The potential for violence within is mirrored in a brief scene in which Langston tests his own DNA for monoamine oxidase A–a gene that Wendy points out has been linked to violent behavior. Langston gets mad when she brings this up, pointing out that it’s genetics, not a certainty. Langston talked a bit about his father’s violent behavior in last week’s “Ghost Town” and in the premiere, “Family Affair” was bothered by the fact that he didn’t feel worse about shooting and killing Walter Ellis at the end of “All In”. That shooting, and his lack of remorse over it, is clearly weighing on Langston and causing him to wonder if he’s more like his father than he wants to believe he is. I suppose Langston having the genetic predisposition for violence is an interesting question, but I find myself more curious about why his mother’s name was left blank on the DNA profile he was examining. Was he simply only curious about a connection on his father’s side, or does it mean more? Is it possible that Langston doesn’t know his mother?
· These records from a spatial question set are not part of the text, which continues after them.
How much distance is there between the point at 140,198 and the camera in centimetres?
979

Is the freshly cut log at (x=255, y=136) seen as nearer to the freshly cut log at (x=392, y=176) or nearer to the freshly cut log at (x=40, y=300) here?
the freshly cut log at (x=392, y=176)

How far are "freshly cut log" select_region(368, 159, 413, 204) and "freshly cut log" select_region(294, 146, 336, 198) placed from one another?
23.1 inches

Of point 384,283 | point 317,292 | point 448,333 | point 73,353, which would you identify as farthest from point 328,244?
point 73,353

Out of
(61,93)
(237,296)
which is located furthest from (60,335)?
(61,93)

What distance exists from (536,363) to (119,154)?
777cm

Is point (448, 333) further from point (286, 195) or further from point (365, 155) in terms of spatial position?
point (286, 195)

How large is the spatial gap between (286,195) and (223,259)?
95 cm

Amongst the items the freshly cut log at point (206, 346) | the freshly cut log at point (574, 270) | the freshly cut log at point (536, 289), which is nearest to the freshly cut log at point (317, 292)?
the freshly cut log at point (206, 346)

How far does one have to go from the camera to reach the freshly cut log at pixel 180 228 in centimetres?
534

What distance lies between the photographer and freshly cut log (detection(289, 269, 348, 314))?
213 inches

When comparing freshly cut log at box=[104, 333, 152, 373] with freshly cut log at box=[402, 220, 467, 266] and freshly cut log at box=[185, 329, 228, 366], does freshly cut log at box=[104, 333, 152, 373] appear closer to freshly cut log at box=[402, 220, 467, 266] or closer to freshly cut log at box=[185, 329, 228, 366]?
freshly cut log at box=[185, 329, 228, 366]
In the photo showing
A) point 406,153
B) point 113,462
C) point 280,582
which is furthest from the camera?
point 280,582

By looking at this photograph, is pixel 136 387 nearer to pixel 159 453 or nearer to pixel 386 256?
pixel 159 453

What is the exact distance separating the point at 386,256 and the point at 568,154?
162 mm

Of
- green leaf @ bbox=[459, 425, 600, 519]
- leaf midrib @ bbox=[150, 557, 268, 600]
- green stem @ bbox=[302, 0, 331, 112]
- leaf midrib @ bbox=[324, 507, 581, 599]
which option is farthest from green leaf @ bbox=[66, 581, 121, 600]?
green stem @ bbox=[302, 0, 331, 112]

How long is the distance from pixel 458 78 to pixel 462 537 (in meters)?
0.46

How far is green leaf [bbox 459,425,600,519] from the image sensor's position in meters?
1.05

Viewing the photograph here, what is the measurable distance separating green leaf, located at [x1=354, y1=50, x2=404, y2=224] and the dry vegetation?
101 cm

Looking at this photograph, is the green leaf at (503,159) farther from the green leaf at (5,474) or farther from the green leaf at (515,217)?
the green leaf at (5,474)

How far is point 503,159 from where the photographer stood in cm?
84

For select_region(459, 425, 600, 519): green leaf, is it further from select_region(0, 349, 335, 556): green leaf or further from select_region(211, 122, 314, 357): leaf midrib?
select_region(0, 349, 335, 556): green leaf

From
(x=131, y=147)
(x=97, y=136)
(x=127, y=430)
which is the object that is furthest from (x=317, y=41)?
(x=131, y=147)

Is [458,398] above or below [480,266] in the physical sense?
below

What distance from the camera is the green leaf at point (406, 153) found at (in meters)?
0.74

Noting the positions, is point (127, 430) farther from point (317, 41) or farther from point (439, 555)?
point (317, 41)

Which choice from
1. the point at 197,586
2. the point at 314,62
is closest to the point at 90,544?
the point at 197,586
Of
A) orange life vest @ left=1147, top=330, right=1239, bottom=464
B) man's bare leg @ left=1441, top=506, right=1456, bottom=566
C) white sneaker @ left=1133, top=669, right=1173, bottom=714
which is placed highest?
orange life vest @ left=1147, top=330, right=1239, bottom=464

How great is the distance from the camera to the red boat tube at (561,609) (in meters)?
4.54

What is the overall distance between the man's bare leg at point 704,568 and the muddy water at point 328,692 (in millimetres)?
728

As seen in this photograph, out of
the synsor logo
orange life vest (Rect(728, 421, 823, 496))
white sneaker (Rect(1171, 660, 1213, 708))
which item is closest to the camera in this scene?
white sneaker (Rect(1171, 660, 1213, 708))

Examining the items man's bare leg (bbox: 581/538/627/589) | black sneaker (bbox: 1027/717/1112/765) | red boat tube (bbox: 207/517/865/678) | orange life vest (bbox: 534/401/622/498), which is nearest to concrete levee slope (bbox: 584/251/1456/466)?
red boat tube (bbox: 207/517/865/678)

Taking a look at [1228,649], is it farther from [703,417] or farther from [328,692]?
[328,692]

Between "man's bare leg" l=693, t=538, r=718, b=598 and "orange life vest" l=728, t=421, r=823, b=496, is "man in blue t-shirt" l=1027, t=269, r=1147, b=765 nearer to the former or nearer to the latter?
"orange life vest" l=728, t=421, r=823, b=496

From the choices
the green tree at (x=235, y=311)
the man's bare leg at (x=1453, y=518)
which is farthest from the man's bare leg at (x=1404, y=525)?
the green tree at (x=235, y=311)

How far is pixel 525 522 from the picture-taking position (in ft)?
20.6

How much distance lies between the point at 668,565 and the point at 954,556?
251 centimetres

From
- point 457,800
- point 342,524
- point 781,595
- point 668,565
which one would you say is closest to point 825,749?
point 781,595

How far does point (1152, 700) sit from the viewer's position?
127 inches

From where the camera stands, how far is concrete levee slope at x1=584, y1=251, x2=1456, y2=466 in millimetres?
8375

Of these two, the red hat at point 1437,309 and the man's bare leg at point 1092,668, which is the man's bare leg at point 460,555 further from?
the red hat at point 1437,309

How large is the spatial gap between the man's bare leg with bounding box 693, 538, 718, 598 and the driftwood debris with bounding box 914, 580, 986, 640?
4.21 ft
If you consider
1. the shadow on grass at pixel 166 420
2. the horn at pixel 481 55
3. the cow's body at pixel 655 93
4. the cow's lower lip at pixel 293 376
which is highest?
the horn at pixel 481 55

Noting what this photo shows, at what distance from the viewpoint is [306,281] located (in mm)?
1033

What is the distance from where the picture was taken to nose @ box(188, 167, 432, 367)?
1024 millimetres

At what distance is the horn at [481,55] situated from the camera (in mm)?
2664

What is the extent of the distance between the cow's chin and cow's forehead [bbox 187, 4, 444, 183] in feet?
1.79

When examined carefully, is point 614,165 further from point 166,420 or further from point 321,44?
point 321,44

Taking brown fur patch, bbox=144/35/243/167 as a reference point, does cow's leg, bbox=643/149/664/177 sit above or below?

While the gimmick is fun and presents a different perspective, it’s hard not to notice that the main characters, save for Langston, are a bit lost in the shuffle. This episode is largely carried by the guest stars, which isn’t necessarily a bad thing when the likes of Nelson and Knight are making appearances, but doesn’t exactly satisfy viewers hungry for development for their favorite characters. Sara doesn’t show up this time around; it probably would have been a waste of one of Jorja Fox‘s five contracted episodes to use her in this plot-heavy entry. But the show still feels somewhat in flux, missing an anchor somehow. It’s hard to lose a lead, and though William Petersen was a low key presence, he was definitely a strong one. Laurence Fishburne has a similar energy, intense but understated, and he’s a worthy new lead. But I find myself less interested in some fancy DNA explanation for what might make him angry or violent than I do about, say, the lingering feelings and wariness he might have from working alongside an Angel of Death (which does get alluded to here). “Family Affair” hearkened a return to a stronger cohesiveness among the team, and although change like that can’t come overnight, let’s hope it does come sooner, rather than later.